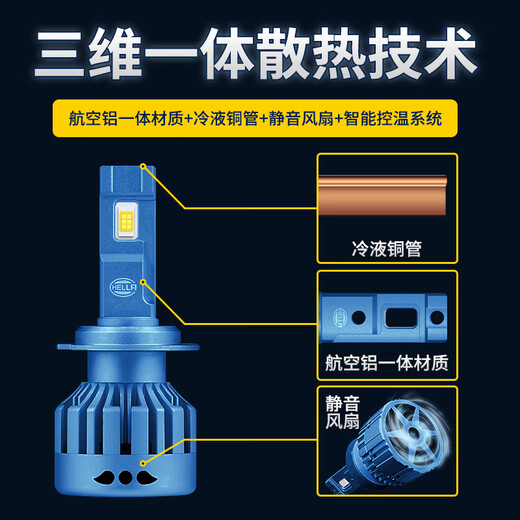 三维一体散热技术

航空铝一体材质+冷液铜管+静音风扇+智能控温系统

HELLA

冷液铜管

航空铝一体材质

静音风扇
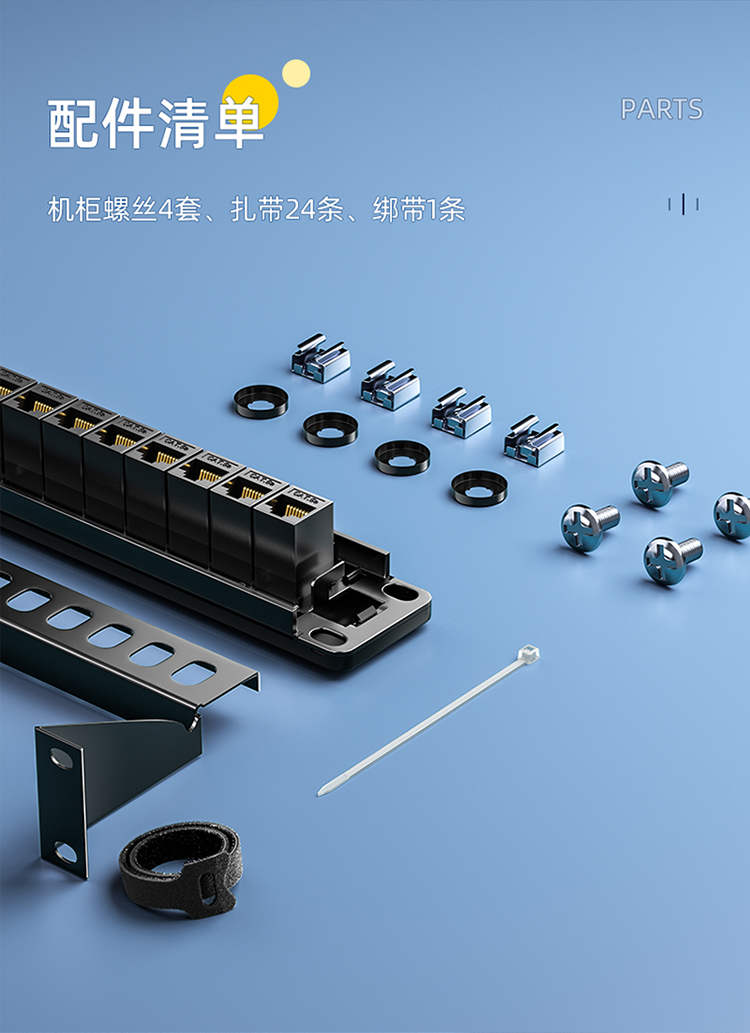 配件清单

PARTS

机柜螺丝4套、扎带24条、绑带1条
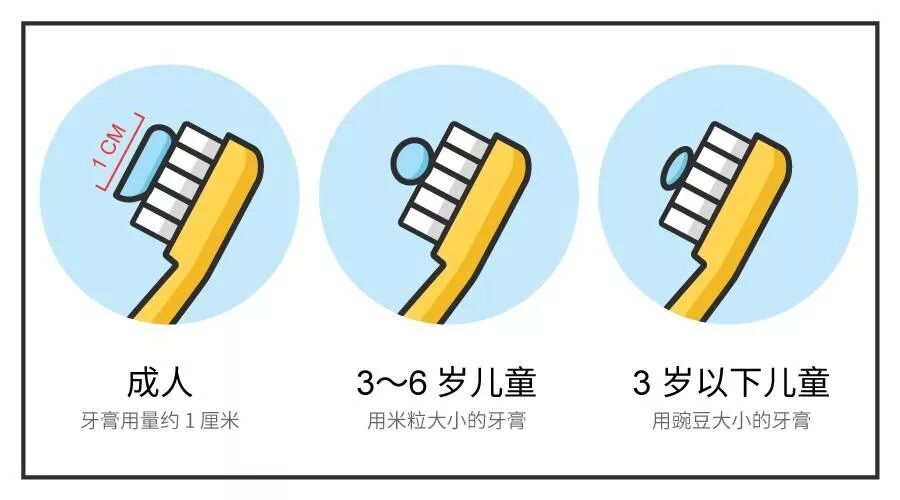 1 CM

成人
牙膏用量约 1 厘米

3～6 岁儿童
用米粒大小的牙膏

3 岁以下儿童
用豌豆大小的牙膏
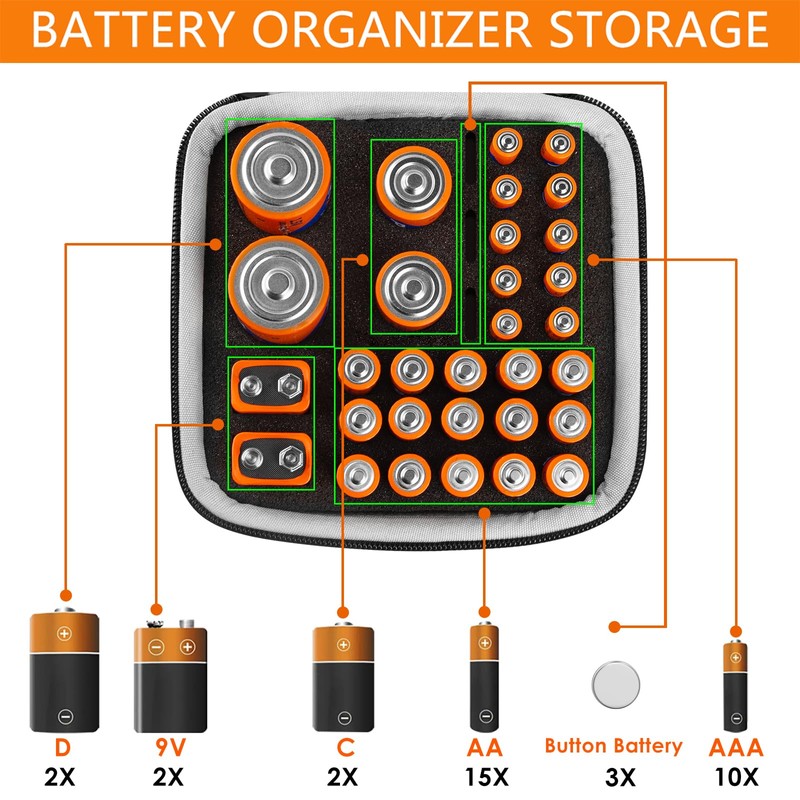 BATTERY ORGANIZER STORAGE

D
2X

9V
2X

C
2X

AA
15X

Button Battery
3X

AAA
10X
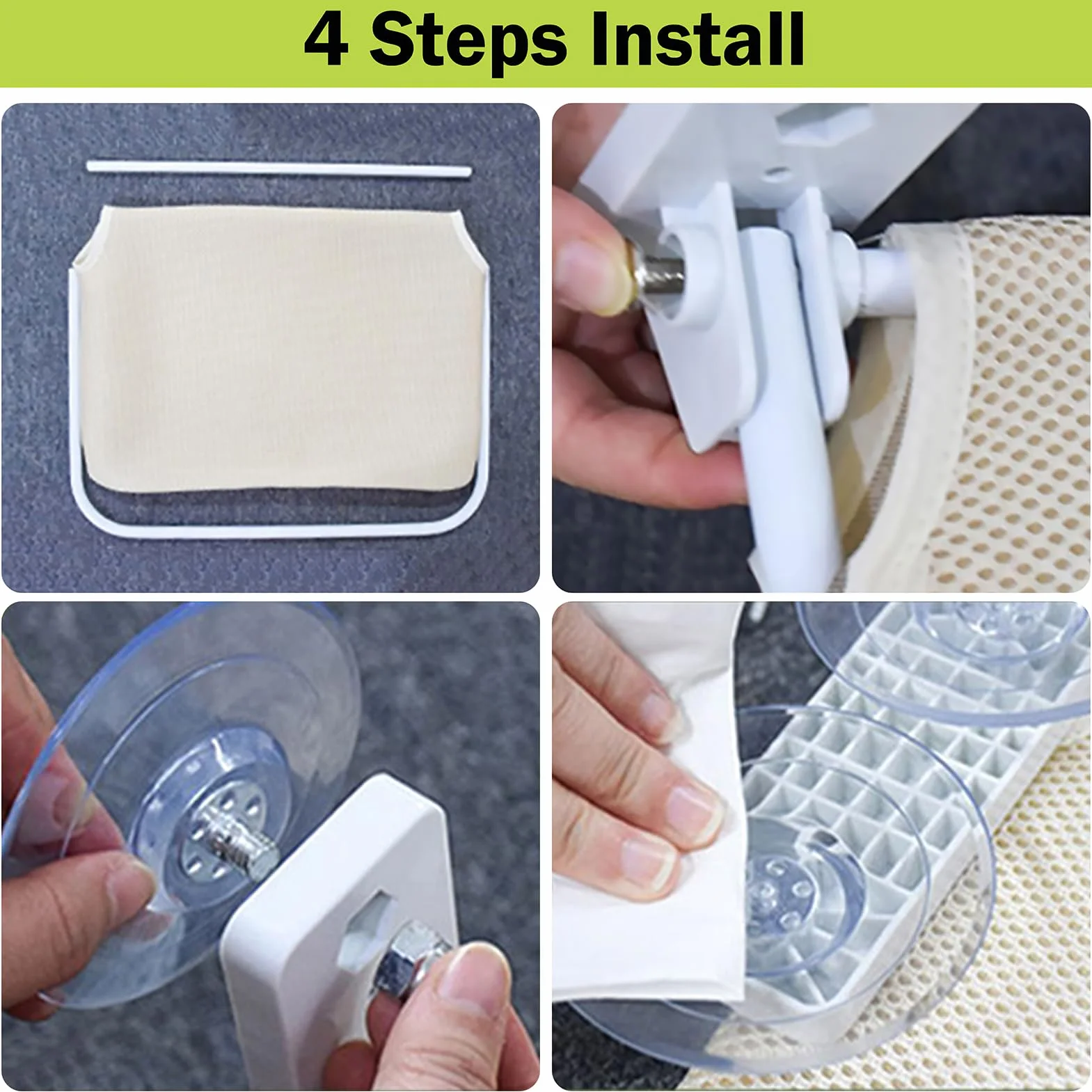 4 Steps Install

···

- [Exercise brief] With the pictures omitted, restate every entry above word for word.

- [Written solution]
 三维一体散热技术

航空铝一体材质+冷液铜管+静音风扇+智能控温系统

HELLA

冷液铜管

航空铝一体材质

静音风扇
 配件清单

PARTS

机柜螺丝4套、扎带24条、绑带1条
 1 CM

成人
牙膏用量约 1 厘米

3～6 岁儿童
用米粒大小的牙膏

3 岁以下儿童
用豌豆大小的牙膏
 BATTERY ORGANIZER STORAGE

D
2X

9V
2X

C
2X

AA
15X

Button Battery
3X

AAA
10X
 4 Steps Install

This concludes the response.